DATA TO PROCESS
-.-.-

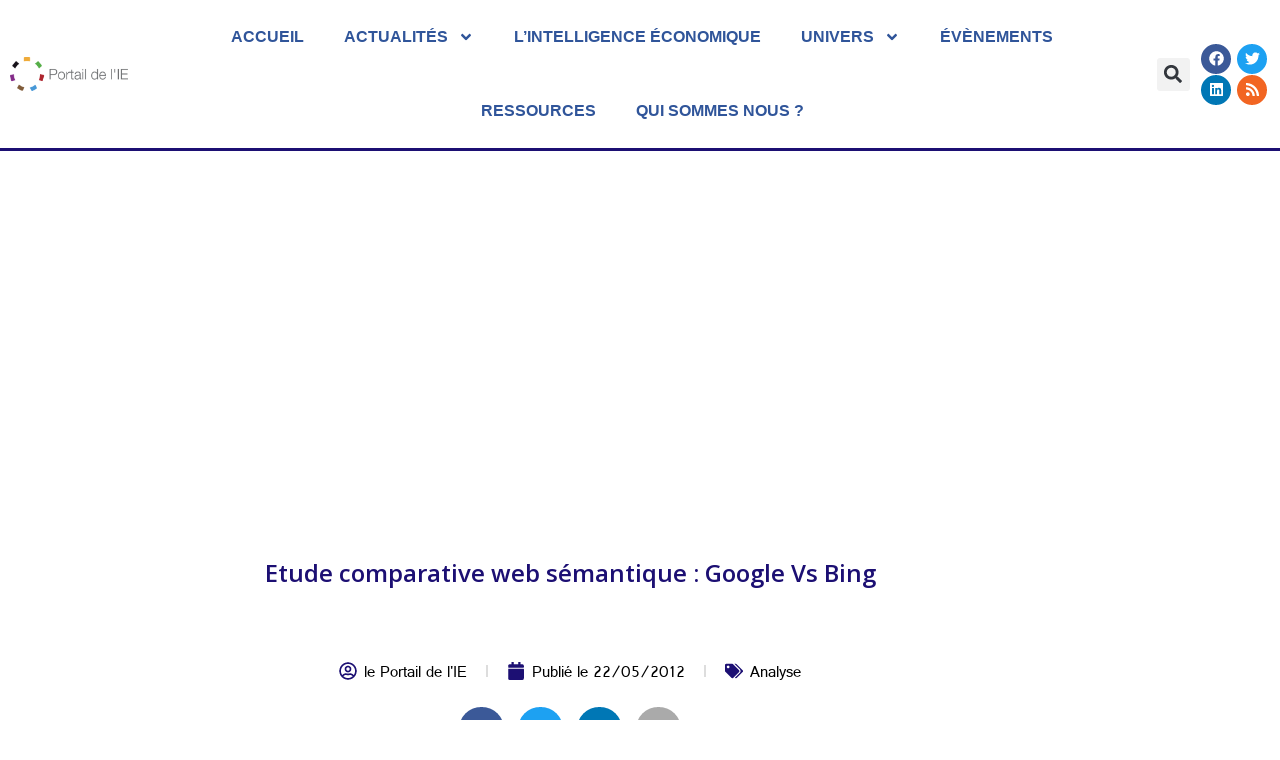

--- FILE ---
content_type: text/html; charset=UTF-8
request_url: https://www.portail-ie.fr/wp-admin/admin-ajax.php
body_size: -206
content:
{"post_id":416,"counted":false,"storage":[],"type":"post"}

--- FILE ---
content_type: text/css
request_url: https://www.portail-ie.fr/wp-content/uploads/elementor/css/post-10623.css?ver=1768359495
body_size: 694
content:
.elementor-10623 .elementor-element.elementor-element-e725f2c{transition:background 0.3s, border 0.3s, border-radius 0.3s, box-shadow 0.3s;}.elementor-10623 .elementor-element.elementor-element-e725f2c > .elementor-background-overlay{transition:background 0.3s, border-radius 0.3s, opacity 0.3s;}.elementor-10623 .elementor-element.elementor-element-db3a827:not(.elementor-motion-effects-element-type-background) > .elementor-widget-wrap, .elementor-10623 .elementor-element.elementor-element-db3a827 > .elementor-widget-wrap > .elementor-motion-effects-container > .elementor-motion-effects-layer{background-color:#FFFFFF;}.elementor-10623 .elementor-element.elementor-element-db3a827 > .elementor-element-populated{transition:background 0.3s, border 0.3s, border-radius 0.3s, box-shadow 0.3s;margin:400px 0px 150px 0px;--e-column-margin-right:0px;--e-column-margin-left:0px;}.elementor-10623 .elementor-element.elementor-element-db3a827 > .elementor-element-populated > .elementor-background-overlay{transition:background 0.3s, border-radius 0.3s, opacity 0.3s;}.elementor-widget-theme-post-title .elementor-heading-title{font-family:var( --e-global-typography-primary-font-family ), Sans-serif;font-weight:var( --e-global-typography-primary-font-weight );color:var( --e-global-color-primary );}.elementor-10623 .elementor-element.elementor-element-1e6f194{text-align:center;}.elementor-10623 .elementor-element.elementor-element-1e6f194 .elementor-heading-title{color:var( --e-global-color-primary );}.elementor-10623 .elementor-element.elementor-element-26f1a38:not(.elementor-motion-effects-element-type-background), .elementor-10623 .elementor-element.elementor-element-26f1a38 > .elementor-motion-effects-container > .elementor-motion-effects-layer{background-color:#FFFFFF;}.elementor-10623 .elementor-element.elementor-element-26f1a38{transition:background 0.3s, border 0.3s, border-radius 0.3s, box-shadow 0.3s;}.elementor-10623 .elementor-element.elementor-element-26f1a38 > .elementor-background-overlay{transition:background 0.3s, border-radius 0.3s, opacity 0.3s;}.elementor-10623 .elementor-element.elementor-element-0239525:not(.elementor-motion-effects-element-type-background) > .elementor-widget-wrap, .elementor-10623 .elementor-element.elementor-element-0239525 > .elementor-widget-wrap > .elementor-motion-effects-container > .elementor-motion-effects-layer{background-color:#FFFFFF;}.elementor-10623 .elementor-element.elementor-element-0239525 > .elementor-element-populated{transition:background 0.3s, border 0.3s, border-radius 0.3s, box-shadow 0.3s;margin:-100px 0px 0px 0px;--e-column-margin-right:0px;--e-column-margin-left:0px;}.elementor-10623 .elementor-element.elementor-element-0239525 > .elementor-element-populated > .elementor-background-overlay{transition:background 0.3s, border-radius 0.3s, opacity 0.3s;}.elementor-widget-post-info .elementor-icon-list-item:not(:last-child):after{border-color:var( --e-global-color-text );}.elementor-widget-post-info .elementor-icon-list-icon i{color:var( --e-global-color-primary );}.elementor-widget-post-info .elementor-icon-list-icon svg{fill:var( --e-global-color-primary );}.elementor-widget-post-info .elementor-icon-list-text, .elementor-widget-post-info .elementor-icon-list-text a{color:var( --e-global-color-secondary );}.elementor-widget-post-info .elementor-icon-list-item{font-family:var( --e-global-typography-text-font-family ), Sans-serif;font-weight:var( --e-global-typography-text-font-weight );}.elementor-10623 .elementor-element.elementor-element-05b3fc1 > .elementor-widget-container{margin:0px 0px 0px 0px;}.elementor-10623 .elementor-element.elementor-element-05b3fc1 .elementor-icon-list-items:not(.elementor-inline-items) .elementor-icon-list-item:not(:last-child){padding-bottom:calc(38px/2);}.elementor-10623 .elementor-element.elementor-element-05b3fc1 .elementor-icon-list-items:not(.elementor-inline-items) .elementor-icon-list-item:not(:first-child){margin-top:calc(38px/2);}.elementor-10623 .elementor-element.elementor-element-05b3fc1 .elementor-icon-list-items.elementor-inline-items .elementor-icon-list-item{margin-right:calc(38px/2);margin-left:calc(38px/2);}.elementor-10623 .elementor-element.elementor-element-05b3fc1 .elementor-icon-list-items.elementor-inline-items{margin-right:calc(-38px/2);margin-left:calc(-38px/2);}body.rtl .elementor-10623 .elementor-element.elementor-element-05b3fc1 .elementor-icon-list-items.elementor-inline-items .elementor-icon-list-item:after{left:calc(-38px/2);}body:not(.rtl) .elementor-10623 .elementor-element.elementor-element-05b3fc1 .elementor-icon-list-items.elementor-inline-items .elementor-icon-list-item:after{right:calc(-38px/2);}.elementor-10623 .elementor-element.elementor-element-05b3fc1 .elementor-icon-list-item:not(:last-child):after{content:"";height:36%;border-color:#ddd;}.elementor-10623 .elementor-element.elementor-element-05b3fc1 .elementor-icon-list-items:not(.elementor-inline-items) .elementor-icon-list-item:not(:last-child):after{border-top-style:solid;border-top-width:2px;}.elementor-10623 .elementor-element.elementor-element-05b3fc1 .elementor-icon-list-items.elementor-inline-items .elementor-icon-list-item:not(:last-child):after{border-left-style:solid;}.elementor-10623 .elementor-element.elementor-element-05b3fc1 .elementor-inline-items .elementor-icon-list-item:not(:last-child):after{border-left-width:2px;}.elementor-10623 .elementor-element.elementor-element-05b3fc1 .elementor-icon-list-icon{width:18px;}.elementor-10623 .elementor-element.elementor-element-05b3fc1 .elementor-icon-list-icon i{font-size:18px;}.elementor-10623 .elementor-element.elementor-element-05b3fc1 .elementor-icon-list-icon svg{--e-icon-list-icon-size:18px;}body:not(.rtl) .elementor-10623 .elementor-element.elementor-element-05b3fc1 .elementor-icon-list-text{padding-left:7px;}body.rtl .elementor-10623 .elementor-element.elementor-element-05b3fc1 .elementor-icon-list-text{padding-right:7px;}.elementor-10623 .elementor-element.elementor-element-c3a1465{--alignment:center;--grid-side-margin:10px;--grid-column-gap:10px;--grid-row-gap:10px;--grid-bottom-margin:10px;}.elementor-widget-theme-post-content{color:var( --e-global-color-text );font-family:var( --e-global-typography-text-font-family ), Sans-serif;font-weight:var( --e-global-typography-text-font-weight );}.elementor-10623 .elementor-element.elementor-element-d8fcfdb > .elementor-widget-container{margin:0px 0px 0px 0px;}@media(max-width:1024px){ .elementor-10623 .elementor-element.elementor-element-c3a1465{--grid-side-margin:10px;--grid-column-gap:10px;--grid-row-gap:10px;--grid-bottom-margin:10px;}}@media(max-width:767px){ .elementor-10623 .elementor-element.elementor-element-c3a1465{--grid-side-margin:10px;--grid-column-gap:10px;--grid-row-gap:10px;--grid-bottom-margin:10px;}}/* Start custom CSS for post-info, class: .elementor-element-05b3fc1 */.elementor-post-info__item {
    margin-top: 8px
}/* End custom CSS */
/* Start custom CSS */h2 {
    font-size: 24px;
}
h3 {
    font-size: 20px;
}/* End custom CSS */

-.-.-

ACTIVITY
Report how many lines of the listing hold the string "https", giving only the number.

REPLY
2